> SOURCE EXTRACT
- Born: Anne Weldon Bernard
- Died: 5 December 1746
- Buried: 13 December 1746 Bromham, Bedfordshire
- Spouses: Sir Robert Bernard, 3rd Bt. and Thomas Trevor, 1st Baron Trevor
- Issue: John, born c. 1695 from first husband; unknown; Robert Hampden-Trevor, 1st Viscount Hampden; Richard Trevor (1707–1771);
- Father: Robert Weldon (or Weildon) of St. Lawrence Jewry

= Anne Trevor, Baroness Trevor =

English aristocrat (died 1746)

Anne Weldon Bernard (died 5 December 1746) was an English aristocrat and philanthropist.

Anne Weldon was the daughter of Robert Weldon (or Weildon) of St. Lawrence Jewry, who was a mercer in Fleet Street, London. On 26 May 1692 she married Sir Robert Bernard, 3rd Bt., at St. Margaret's Church, Westminster. Their son John, born c. 1695 in Brampton, Huntingdonshire, became forth Baronet.

She became the second wife of Thomas Trevor, 1st Baron Trevor, on 25 September 1704. They had three sons, the second of whom, Robert Hampden-Trevor, 1st Viscount Hampden, succeeded to Trevor's barony after his elder brothers (issue of Trevor's first wife, Elizabeth Searle) died. Her third son, Richard Trevor (1707–1771), was Bishop of St Davids from 1744 to 1752, and then Bishop of Durham.

She was a signatory to Thomas Coram's petition to King George II to establish the Foundling Hospital. She signed on 2 December 1734.

She died on 5 December 1746, and was buried on 13 December 1746 at Bromham, Bedfordshire.

> SOURCE DATA
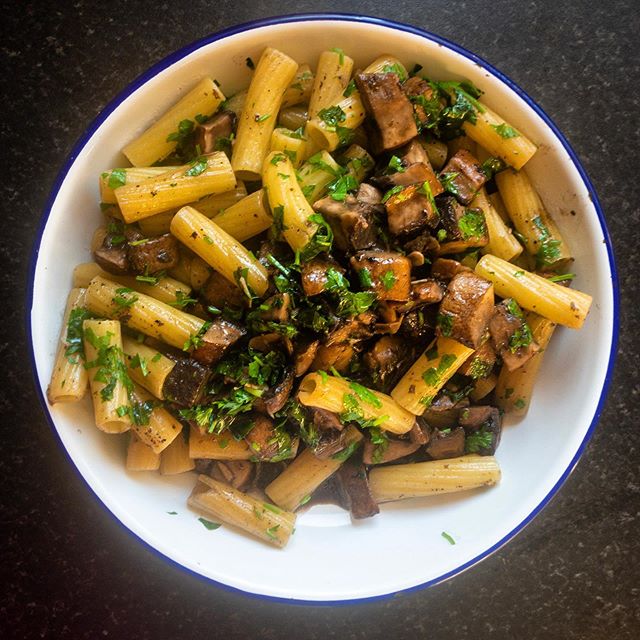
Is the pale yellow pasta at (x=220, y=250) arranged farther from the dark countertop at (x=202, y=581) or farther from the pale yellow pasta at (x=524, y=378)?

> AIM OF THE TASK
Using the biography of Anne Trevor, answer the following:
(a) In which church did she marry Sir Robert Bernard?
(b) On what date did she sign Thomas Coram's petition?
(c) Where was she buried?

> WRITTEN ANSWER
(a) St. Margaret's Church, Westminster
(b) 2 December 1734
(c) Bromham, Bedfordshire